The task
Reproduce all of the material below line for line, without changing a single character.

Data items:

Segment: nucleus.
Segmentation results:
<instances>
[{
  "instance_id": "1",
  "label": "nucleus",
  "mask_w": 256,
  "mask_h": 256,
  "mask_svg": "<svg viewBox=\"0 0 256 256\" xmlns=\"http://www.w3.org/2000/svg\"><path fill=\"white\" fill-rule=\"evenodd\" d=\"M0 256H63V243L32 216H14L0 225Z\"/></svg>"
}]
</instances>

Exercise result
Segment: nucleus.
Segmentation results:
<instances>
[{
  "instance_id": "1",
  "label": "nucleus",
  "mask_w": 256,
  "mask_h": 256,
  "mask_svg": "<svg viewBox=\"0 0 256 256\" xmlns=\"http://www.w3.org/2000/svg\"><path fill=\"white\" fill-rule=\"evenodd\" d=\"M0 256H63V243L32 216H14L0 225Z\"/></svg>"
}]
</instances>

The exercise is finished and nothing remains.